Wal-Mart missed its November sales numbers, posting a meager seven-tenths-of-a-percent gain over November, 2003. The company had expected 3 to 4 percent sales growth. City saw a 3 percent decline in sales last month, and K-Mart's sales are likely to drop 10 percent.

"You have wealthy consumers spending in unprecedented proportions and the cash and credit starved consumers are suffering," says retail analyst Burt Fleckinger of the Strategic Resource Group.

The lesson should be clear here but I'm afraid not many people get it. A spending spree by a small number of Americans cannot sustain long-term prosperity, nor is it inidicative of a healthy economy.

I've always maintained that as long as you have a strong middle-class and a working class that can afford to own a couple of cars, a fishing boat, and a home, socialism will remain a dirty word. As such, I didn't think I'd see a socialist America in my lifetime. With the rise of the Right, I may be reassessing that prediction. As more Americans fall into poverty and families find it harder to make ends meet.
Since 2000, Gray and more than 6 million other Americans have joined the ranks of the families who find it increasingly difficult to perform a most basic function - to put food on their tables.

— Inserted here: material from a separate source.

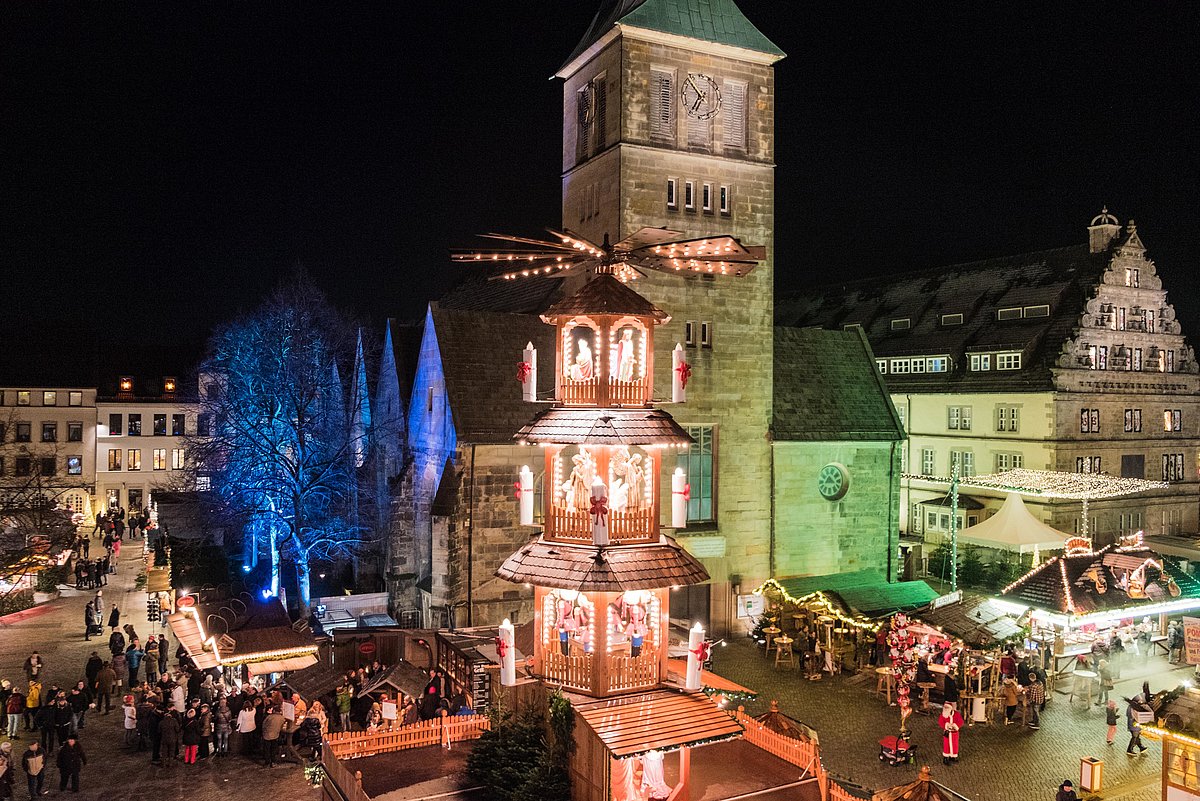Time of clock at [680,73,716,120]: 6:52
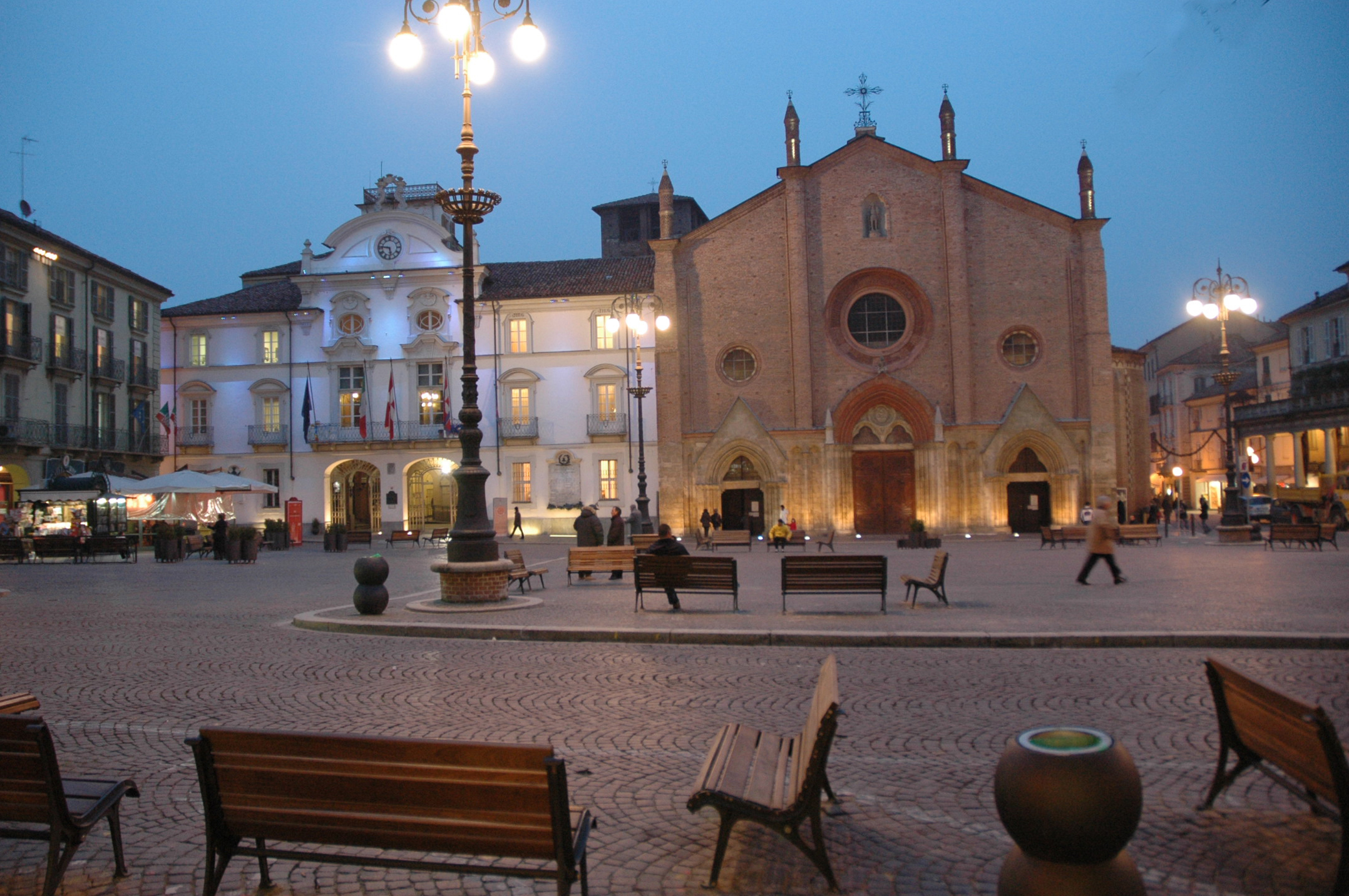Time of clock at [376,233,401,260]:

The economic indicators are numerous.

After a seven-year decline, the number of Americans on food stamps has shot up 39 percent since 2000, according to federal statistics. Every state, except Hawaii, has felt the impact. In Arizona, food stamp rolls have increased 104 percent, in Nevada, 97 percent; Oregon, 79 percent; South Carolina, 68 percent; Missouri, 65 percent.

Texas has added nearly a million people to its food stamp rolls in only four years.

Part of that increase was fueled by states' increased efforts to enroll a greater portion of people eligible for food stamps and the placement of people back onto the rolls who were knocked off during welfare reform. Most of it, however, social workers say, is the growing number of Americans unable to feed themselves without help.

"Clearly, most of this is because of increased need," said Carol Adams, head of the Illinois Department of Social Services. Illinois has seen a 31 percent increase in the number of people on food stamps since 2000.

If you ask me, this hardly looks like an economic expansion. What it looks like is that Bush's tax policies have benefited a few while hurting many more.

I'm not asking for a dogfight, I'm asking to be enlightened. If there are any conservatives reading this who can lead me to facts (and not opinion, conjecture, or theory), I would be more than happy to look at those facts. Let's start a dialogue: sway me.

Until then, I'm tending to think that if there's anything to the term "Reagan Revolution" it is that, in the long-term, it's a Marxist's dream.